In that sense, then, Agent Scully is not a psuedoskeptic, because she is quite clearly willing to accept the existence of that which lies beyond the boundaries of current science. In fact, as the series develops she becomes somewhat less the rigid scientist accepting nothing but a materialist explanation and becomes more open to so-called ‘extreme possibilties’ (actually, Dana is a catholic so it is probably not appropriate to call her a strict materialist).
But while she is more open-minded than either a conspiracy theory nut (that would be a person guilty of Kiergegaard’s first kind of self-deception) or a psuedoskeptic, she is not quite the perfect skeptic that Mulder is.
So what makes Mulder a better skeptic than Scully, indeed most people?

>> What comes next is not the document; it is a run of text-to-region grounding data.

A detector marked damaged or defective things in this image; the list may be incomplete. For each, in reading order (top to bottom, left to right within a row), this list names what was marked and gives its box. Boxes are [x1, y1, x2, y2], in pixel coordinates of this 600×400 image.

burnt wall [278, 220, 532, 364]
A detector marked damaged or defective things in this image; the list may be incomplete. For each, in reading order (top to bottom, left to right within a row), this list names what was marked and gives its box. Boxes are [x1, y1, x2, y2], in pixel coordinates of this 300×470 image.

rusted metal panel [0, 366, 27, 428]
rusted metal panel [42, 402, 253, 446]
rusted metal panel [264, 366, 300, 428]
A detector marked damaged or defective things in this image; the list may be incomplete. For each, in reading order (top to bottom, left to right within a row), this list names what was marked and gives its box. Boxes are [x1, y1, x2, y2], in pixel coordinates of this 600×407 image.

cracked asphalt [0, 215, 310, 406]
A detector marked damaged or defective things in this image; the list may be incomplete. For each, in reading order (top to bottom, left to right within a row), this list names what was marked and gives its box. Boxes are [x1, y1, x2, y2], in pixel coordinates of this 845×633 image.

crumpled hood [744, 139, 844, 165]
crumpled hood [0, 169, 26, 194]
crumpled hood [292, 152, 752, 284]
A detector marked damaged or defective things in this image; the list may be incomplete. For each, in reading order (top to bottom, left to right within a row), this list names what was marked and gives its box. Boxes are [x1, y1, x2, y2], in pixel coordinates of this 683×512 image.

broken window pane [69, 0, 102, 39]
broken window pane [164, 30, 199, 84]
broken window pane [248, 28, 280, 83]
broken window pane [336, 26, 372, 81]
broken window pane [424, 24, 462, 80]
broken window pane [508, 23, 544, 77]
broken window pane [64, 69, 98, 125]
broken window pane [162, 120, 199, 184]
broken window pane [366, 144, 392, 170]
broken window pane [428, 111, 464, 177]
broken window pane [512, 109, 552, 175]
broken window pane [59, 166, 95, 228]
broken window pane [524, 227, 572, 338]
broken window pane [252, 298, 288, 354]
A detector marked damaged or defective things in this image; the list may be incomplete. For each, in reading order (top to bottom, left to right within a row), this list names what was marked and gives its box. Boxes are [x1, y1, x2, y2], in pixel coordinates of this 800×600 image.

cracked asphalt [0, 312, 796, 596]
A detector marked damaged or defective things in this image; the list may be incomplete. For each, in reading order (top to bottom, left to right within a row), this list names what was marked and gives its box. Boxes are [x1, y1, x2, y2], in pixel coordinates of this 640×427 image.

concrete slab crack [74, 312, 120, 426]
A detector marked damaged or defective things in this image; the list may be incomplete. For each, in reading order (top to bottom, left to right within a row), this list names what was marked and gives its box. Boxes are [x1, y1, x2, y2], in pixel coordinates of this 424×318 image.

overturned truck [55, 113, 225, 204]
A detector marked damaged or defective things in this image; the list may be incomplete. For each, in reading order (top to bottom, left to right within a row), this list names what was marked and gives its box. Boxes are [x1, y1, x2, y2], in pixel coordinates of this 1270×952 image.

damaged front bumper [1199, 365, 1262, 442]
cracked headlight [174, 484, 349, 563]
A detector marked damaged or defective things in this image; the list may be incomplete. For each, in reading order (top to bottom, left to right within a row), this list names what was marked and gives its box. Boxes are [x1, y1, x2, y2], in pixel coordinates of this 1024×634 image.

It is because he is so rationally open to extreme possibilities. In other words, he has a really fine-tuned ability to judge when the time has come to look beyond conventional, rational thinking. He does not just jump straight to extreme possibilities if the evidence does not justify such a leap. In fact, quite often he is heard to say “I see no evidence of” (insert name of paranormal activity here). And when the evidence supports the more down-to-Earth explanation, Mulder accepts such explanations, even when it means abandoning beliefs central to his whole character (as happens around Season 4-5 when evidence seems to support his sister’s abduction not happening like he always believed).
But when the mundane explanations are unsatisfactory, and fail to account for everything he has witnessed, then (in his own words)
“When convention and science offers us no answers, might we not finally turn to the fantastic as a plausibility”?
Now, I said earlier that Agent Scully does ‘finally turn to the fantastic as a plausibility’. But I think it is fair to say she is never quite as comfortable with this as Mulder is. Whereas Mulder will listen to somebody and quite clearly takes them seriously until he has evidence that what this person is claiming cannot be so, Scully tends not to take anybody seriously unless they present evidence that shows what they claim IS so. And she quite often turns her back on folks who approach them with tales of alien abductions, ghostly visitations, psychic abilities, etc. Mulder never does that. He is the perfect agnostic, open to their stories, at least until such time as evidence indicates they are fooling themselves into believing something which is not true.
So that is why Agent Mulder is the perfect skeptic. He is genuinely open to extreme possibilities. He does not prejudge and is willing to abandon former beliefs if the evidence merits such a move, even when the beliefs to be abandoned were very dear to him. He has a great intuition, and is very capable of judging the moment when conventional explanations are not good enough. He knows when the time has come to ‘finally turn to the fantastic as a plausibility’.